A drop of perspiration ran down my back. I drank greedily from my glass. The water cooled the back of my throat. Theo retrieved more items from the basket.

  “Is Viktor calling on Nora Cassidy?” I asked.

  Theo shook his head. “No, she has her heart set on Isak. I suspect she’s asking him for advice.”

  “Isak? Isn’t he old for her?”

  “She’s twenty now,” Theo said. “There’s only a five-year difference between them.”

  I smiled as an image of little Nora Cassidy as I’d first known her came to me. “You’re right. I still think of us as the ages when we all first met. Nora was a little girl back then.”

  Theo reached into the basket and brought out a chunk of bread and another of cheese. Just then, Isak appeared, peering down at us and blocking the sun with his large frame. “Good evening,” Isak said before nodding at me. “Hello, Louisa.”

  Theo leapt to his feet, and the men shook hands. “Evening. I didn’t know you’d be out tonight.”

  “I took your advice and came to see about a certain girl,” Isak said, grinning. “My brother agreed to come along since I’m not known for my conversation skills.”

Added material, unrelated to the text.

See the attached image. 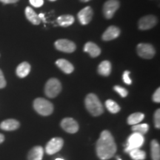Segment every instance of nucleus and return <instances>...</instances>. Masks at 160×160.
<instances>
[{"label":"nucleus","mask_w":160,"mask_h":160,"mask_svg":"<svg viewBox=\"0 0 160 160\" xmlns=\"http://www.w3.org/2000/svg\"><path fill=\"white\" fill-rule=\"evenodd\" d=\"M153 102H157V103L160 102V89H159V88L156 90L154 93H153Z\"/></svg>","instance_id":"31"},{"label":"nucleus","mask_w":160,"mask_h":160,"mask_svg":"<svg viewBox=\"0 0 160 160\" xmlns=\"http://www.w3.org/2000/svg\"><path fill=\"white\" fill-rule=\"evenodd\" d=\"M25 16L27 19L33 25H39L41 22L39 16L36 13V12L31 7H27L25 8Z\"/></svg>","instance_id":"20"},{"label":"nucleus","mask_w":160,"mask_h":160,"mask_svg":"<svg viewBox=\"0 0 160 160\" xmlns=\"http://www.w3.org/2000/svg\"><path fill=\"white\" fill-rule=\"evenodd\" d=\"M97 154L101 160L111 159L117 152L114 138L108 131H103L97 142Z\"/></svg>","instance_id":"1"},{"label":"nucleus","mask_w":160,"mask_h":160,"mask_svg":"<svg viewBox=\"0 0 160 160\" xmlns=\"http://www.w3.org/2000/svg\"><path fill=\"white\" fill-rule=\"evenodd\" d=\"M113 89H114V91L116 92H117V93H119L122 97H126L128 96V92L127 90L124 88L122 87H121V86L116 85L113 87Z\"/></svg>","instance_id":"27"},{"label":"nucleus","mask_w":160,"mask_h":160,"mask_svg":"<svg viewBox=\"0 0 160 160\" xmlns=\"http://www.w3.org/2000/svg\"><path fill=\"white\" fill-rule=\"evenodd\" d=\"M77 17L82 25H88L93 17V10L91 7L87 6L78 13Z\"/></svg>","instance_id":"12"},{"label":"nucleus","mask_w":160,"mask_h":160,"mask_svg":"<svg viewBox=\"0 0 160 160\" xmlns=\"http://www.w3.org/2000/svg\"><path fill=\"white\" fill-rule=\"evenodd\" d=\"M154 125L157 128H160V110L158 109L154 113Z\"/></svg>","instance_id":"28"},{"label":"nucleus","mask_w":160,"mask_h":160,"mask_svg":"<svg viewBox=\"0 0 160 160\" xmlns=\"http://www.w3.org/2000/svg\"><path fill=\"white\" fill-rule=\"evenodd\" d=\"M137 53L139 57H141L143 59H150L153 57L155 55V49L150 44L141 43L137 45Z\"/></svg>","instance_id":"7"},{"label":"nucleus","mask_w":160,"mask_h":160,"mask_svg":"<svg viewBox=\"0 0 160 160\" xmlns=\"http://www.w3.org/2000/svg\"><path fill=\"white\" fill-rule=\"evenodd\" d=\"M145 118V115L142 113H139V112H137V113H132L128 118V123L131 125H134L137 124H139Z\"/></svg>","instance_id":"23"},{"label":"nucleus","mask_w":160,"mask_h":160,"mask_svg":"<svg viewBox=\"0 0 160 160\" xmlns=\"http://www.w3.org/2000/svg\"><path fill=\"white\" fill-rule=\"evenodd\" d=\"M111 72V64L109 61L102 62L98 67V73L104 77H108Z\"/></svg>","instance_id":"19"},{"label":"nucleus","mask_w":160,"mask_h":160,"mask_svg":"<svg viewBox=\"0 0 160 160\" xmlns=\"http://www.w3.org/2000/svg\"><path fill=\"white\" fill-rule=\"evenodd\" d=\"M55 160H64L62 159H60V158H57V159H56Z\"/></svg>","instance_id":"37"},{"label":"nucleus","mask_w":160,"mask_h":160,"mask_svg":"<svg viewBox=\"0 0 160 160\" xmlns=\"http://www.w3.org/2000/svg\"><path fill=\"white\" fill-rule=\"evenodd\" d=\"M151 158L153 160L160 159V146L157 140H153L151 143Z\"/></svg>","instance_id":"22"},{"label":"nucleus","mask_w":160,"mask_h":160,"mask_svg":"<svg viewBox=\"0 0 160 160\" xmlns=\"http://www.w3.org/2000/svg\"><path fill=\"white\" fill-rule=\"evenodd\" d=\"M54 45L58 51L65 53H73L77 48L74 42L68 39H59L56 41Z\"/></svg>","instance_id":"9"},{"label":"nucleus","mask_w":160,"mask_h":160,"mask_svg":"<svg viewBox=\"0 0 160 160\" xmlns=\"http://www.w3.org/2000/svg\"><path fill=\"white\" fill-rule=\"evenodd\" d=\"M20 124L17 120L13 119H8L3 121L0 124V128L4 130V131H15L17 128H19Z\"/></svg>","instance_id":"14"},{"label":"nucleus","mask_w":160,"mask_h":160,"mask_svg":"<svg viewBox=\"0 0 160 160\" xmlns=\"http://www.w3.org/2000/svg\"><path fill=\"white\" fill-rule=\"evenodd\" d=\"M30 3L35 8H40L43 5L44 0H29Z\"/></svg>","instance_id":"30"},{"label":"nucleus","mask_w":160,"mask_h":160,"mask_svg":"<svg viewBox=\"0 0 160 160\" xmlns=\"http://www.w3.org/2000/svg\"><path fill=\"white\" fill-rule=\"evenodd\" d=\"M85 107L89 113L94 117L102 114L104 109L102 104L94 93H89L85 100Z\"/></svg>","instance_id":"2"},{"label":"nucleus","mask_w":160,"mask_h":160,"mask_svg":"<svg viewBox=\"0 0 160 160\" xmlns=\"http://www.w3.org/2000/svg\"><path fill=\"white\" fill-rule=\"evenodd\" d=\"M122 78H123V80H124V82H125V84H127V85H131L132 81H131V78H130V71H125V72H124Z\"/></svg>","instance_id":"29"},{"label":"nucleus","mask_w":160,"mask_h":160,"mask_svg":"<svg viewBox=\"0 0 160 160\" xmlns=\"http://www.w3.org/2000/svg\"><path fill=\"white\" fill-rule=\"evenodd\" d=\"M39 19H40V20H43V21H45V15L43 14V13H39Z\"/></svg>","instance_id":"34"},{"label":"nucleus","mask_w":160,"mask_h":160,"mask_svg":"<svg viewBox=\"0 0 160 160\" xmlns=\"http://www.w3.org/2000/svg\"><path fill=\"white\" fill-rule=\"evenodd\" d=\"M119 8V2L118 0H108L103 6V13L106 19H111L116 11Z\"/></svg>","instance_id":"8"},{"label":"nucleus","mask_w":160,"mask_h":160,"mask_svg":"<svg viewBox=\"0 0 160 160\" xmlns=\"http://www.w3.org/2000/svg\"><path fill=\"white\" fill-rule=\"evenodd\" d=\"M105 106L107 109L112 113H117L120 111L119 105L112 99H108L105 102Z\"/></svg>","instance_id":"25"},{"label":"nucleus","mask_w":160,"mask_h":160,"mask_svg":"<svg viewBox=\"0 0 160 160\" xmlns=\"http://www.w3.org/2000/svg\"><path fill=\"white\" fill-rule=\"evenodd\" d=\"M62 91V85L59 79L52 78L47 82L45 88V93L49 98H54L59 94Z\"/></svg>","instance_id":"5"},{"label":"nucleus","mask_w":160,"mask_h":160,"mask_svg":"<svg viewBox=\"0 0 160 160\" xmlns=\"http://www.w3.org/2000/svg\"><path fill=\"white\" fill-rule=\"evenodd\" d=\"M44 155V149L41 146H36L29 151L28 155V160H42Z\"/></svg>","instance_id":"16"},{"label":"nucleus","mask_w":160,"mask_h":160,"mask_svg":"<svg viewBox=\"0 0 160 160\" xmlns=\"http://www.w3.org/2000/svg\"><path fill=\"white\" fill-rule=\"evenodd\" d=\"M50 1H51V2H54V1H56V0H50Z\"/></svg>","instance_id":"38"},{"label":"nucleus","mask_w":160,"mask_h":160,"mask_svg":"<svg viewBox=\"0 0 160 160\" xmlns=\"http://www.w3.org/2000/svg\"><path fill=\"white\" fill-rule=\"evenodd\" d=\"M64 145V141L60 137H54L50 140L46 145L45 151L48 155H53L59 152L62 148Z\"/></svg>","instance_id":"6"},{"label":"nucleus","mask_w":160,"mask_h":160,"mask_svg":"<svg viewBox=\"0 0 160 160\" xmlns=\"http://www.w3.org/2000/svg\"><path fill=\"white\" fill-rule=\"evenodd\" d=\"M130 157L133 160H144L146 158V153L139 148L131 150L129 152Z\"/></svg>","instance_id":"24"},{"label":"nucleus","mask_w":160,"mask_h":160,"mask_svg":"<svg viewBox=\"0 0 160 160\" xmlns=\"http://www.w3.org/2000/svg\"><path fill=\"white\" fill-rule=\"evenodd\" d=\"M6 86V80L4 77V74L2 71V70L0 69V89L4 88Z\"/></svg>","instance_id":"32"},{"label":"nucleus","mask_w":160,"mask_h":160,"mask_svg":"<svg viewBox=\"0 0 160 160\" xmlns=\"http://www.w3.org/2000/svg\"><path fill=\"white\" fill-rule=\"evenodd\" d=\"M157 19L154 16L148 15L143 17L139 21V28L142 31L151 29L157 25Z\"/></svg>","instance_id":"11"},{"label":"nucleus","mask_w":160,"mask_h":160,"mask_svg":"<svg viewBox=\"0 0 160 160\" xmlns=\"http://www.w3.org/2000/svg\"><path fill=\"white\" fill-rule=\"evenodd\" d=\"M61 127L66 132L70 133H75L79 131V125L73 118L67 117L63 119L61 122Z\"/></svg>","instance_id":"10"},{"label":"nucleus","mask_w":160,"mask_h":160,"mask_svg":"<svg viewBox=\"0 0 160 160\" xmlns=\"http://www.w3.org/2000/svg\"><path fill=\"white\" fill-rule=\"evenodd\" d=\"M5 140V137H4L3 134L0 133V144H2Z\"/></svg>","instance_id":"35"},{"label":"nucleus","mask_w":160,"mask_h":160,"mask_svg":"<svg viewBox=\"0 0 160 160\" xmlns=\"http://www.w3.org/2000/svg\"><path fill=\"white\" fill-rule=\"evenodd\" d=\"M149 130V125L148 124H137L132 126V131L133 132L141 133V134H145L148 133Z\"/></svg>","instance_id":"26"},{"label":"nucleus","mask_w":160,"mask_h":160,"mask_svg":"<svg viewBox=\"0 0 160 160\" xmlns=\"http://www.w3.org/2000/svg\"><path fill=\"white\" fill-rule=\"evenodd\" d=\"M0 2L4 4H12L17 2H19V0H0Z\"/></svg>","instance_id":"33"},{"label":"nucleus","mask_w":160,"mask_h":160,"mask_svg":"<svg viewBox=\"0 0 160 160\" xmlns=\"http://www.w3.org/2000/svg\"><path fill=\"white\" fill-rule=\"evenodd\" d=\"M57 22L60 26L68 27L74 22V17L71 15H62L57 18Z\"/></svg>","instance_id":"21"},{"label":"nucleus","mask_w":160,"mask_h":160,"mask_svg":"<svg viewBox=\"0 0 160 160\" xmlns=\"http://www.w3.org/2000/svg\"><path fill=\"white\" fill-rule=\"evenodd\" d=\"M80 1L83 2H89V1H91V0H80Z\"/></svg>","instance_id":"36"},{"label":"nucleus","mask_w":160,"mask_h":160,"mask_svg":"<svg viewBox=\"0 0 160 160\" xmlns=\"http://www.w3.org/2000/svg\"><path fill=\"white\" fill-rule=\"evenodd\" d=\"M33 108L42 116H49L53 111V105L48 100L43 98H37L33 102Z\"/></svg>","instance_id":"3"},{"label":"nucleus","mask_w":160,"mask_h":160,"mask_svg":"<svg viewBox=\"0 0 160 160\" xmlns=\"http://www.w3.org/2000/svg\"><path fill=\"white\" fill-rule=\"evenodd\" d=\"M144 142H145V138L143 135L137 132H133L127 140L125 151L126 153H128L133 149L140 148L143 145Z\"/></svg>","instance_id":"4"},{"label":"nucleus","mask_w":160,"mask_h":160,"mask_svg":"<svg viewBox=\"0 0 160 160\" xmlns=\"http://www.w3.org/2000/svg\"><path fill=\"white\" fill-rule=\"evenodd\" d=\"M120 34V30L116 26H110L108 29L104 32L102 34V39L104 41H111L115 39Z\"/></svg>","instance_id":"13"},{"label":"nucleus","mask_w":160,"mask_h":160,"mask_svg":"<svg viewBox=\"0 0 160 160\" xmlns=\"http://www.w3.org/2000/svg\"><path fill=\"white\" fill-rule=\"evenodd\" d=\"M56 65H57L64 73H68V74L71 73L72 72L74 71V67H73V65L66 59H58L57 61L56 62Z\"/></svg>","instance_id":"17"},{"label":"nucleus","mask_w":160,"mask_h":160,"mask_svg":"<svg viewBox=\"0 0 160 160\" xmlns=\"http://www.w3.org/2000/svg\"><path fill=\"white\" fill-rule=\"evenodd\" d=\"M30 71H31L30 64L27 62H22L18 65L16 73L19 78H25L29 74Z\"/></svg>","instance_id":"18"},{"label":"nucleus","mask_w":160,"mask_h":160,"mask_svg":"<svg viewBox=\"0 0 160 160\" xmlns=\"http://www.w3.org/2000/svg\"><path fill=\"white\" fill-rule=\"evenodd\" d=\"M84 51L89 53V55L93 58L97 57L101 53V49L99 48V46L91 42H88L85 44L84 46Z\"/></svg>","instance_id":"15"}]
</instances>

  I must have looked confused because Theo said, “I might have mentioned something to Isak about a certain young lady’s feelings.”

  “I’m glad you did,” Isak said. “I had no idea.”

  Theo chuckled. “A soldier always looks out for his brother-in-arms.”

  “Anyway, I should be off before my better-looking brother steals her affection,” Isak said.

  We waved him off and wished him luck. I watched his tall, wide-shouldered form cross the grass to where Nora and Viktor waited. Nora beamed at him as he plopped down beside them. Then, a young woman and man I didn’t know arrived. Viktor got to his feet and kissed the lady’s hand before they both sat on the blanket, followed by the man.

  “Who are those people?” I asked Theo.

  “They’re new to town. Neil Hartman. The sister’s called Emma.”